* [CONSEGNA]:
Rispondi alle domande sul brano dedicato a "Grosso guaio a Chinatown".
1. In che anno è stato diretto il film?
2. Che mestiere fa Jack Burton?
3. Quale attore interpreta il demone Lo Pan?

* [BRANO]:
**********

Regia: John Carpernter

Cast: Kurt Russell, Dennis Dun, Kim Cattrall, Victor Wong, James Hong

“Una specie di Alice nel paese delle meraviglie molto radicalizzato”.

Si potrebbe riassumere così “Grosso guaio a Chinatown”, diretto da John Carpenter nel 1986, citando una battuta dello stesso film.

Ed è davvero profonda la tana del Bianconiglio che ci viene presentata dal regista newyorkese in una pellicola difficilmente categorizzabile e che mescola tanti generi in un’unica soluzione.

Jack Burton (Kurt Russell) è un burbero camionista che rimane coinvolto, suo malgrado, nel rapimento di una ragazza di cui un suo vecchio amico è innamorato e si ritrova a dover lottare per recuperare il suo camion ed aiutare il compagno nella Chinatown di San Francisco tra gruppi rivali, esseri sovrannaturali e un demone, Lo Pan (James Hong) apparentemente invincibile.

Le strade della “Piccola Cina” sono infatti soltanto la facciata e la superficie di un mondo molto più vasto e tetro che si espande nel sottosuolo e che riserva antichi misteri e terrori incredibili.

**********

* [DATI RACCOLTI]:

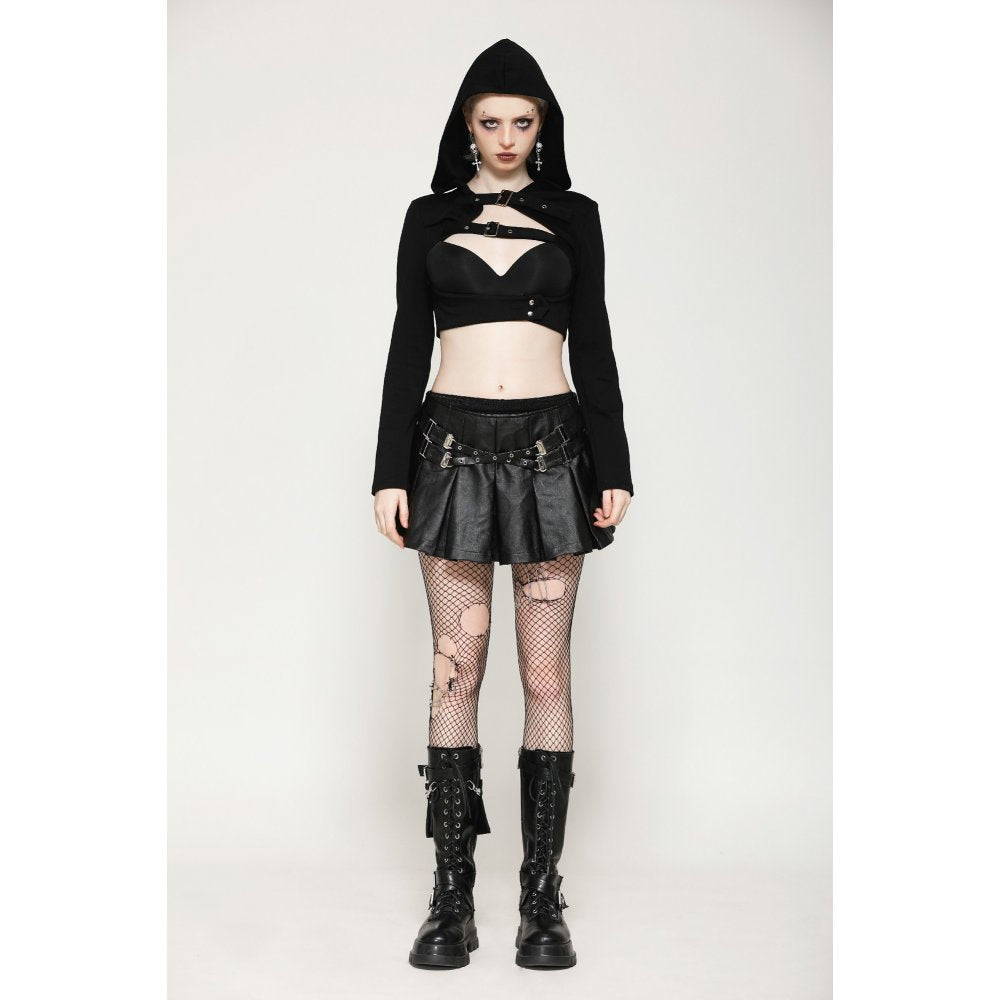 Schwarzer Minirock aus glänzendem Kunstleder mit plissierter Silhouette, silbernen Schnallen und Ösen – rebellisches Club- und Partyoutfit mit Punk- und Fetish-Vibes für selbstbewusste Styles.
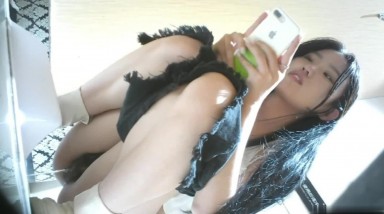 商场女厕偷拍 优雅小女神 丰腴馒头穴中间一条红缝迷死人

**********

* [RISPOSTA]:
1. Nel 1986.
2. Il camionista.
3. James Hong.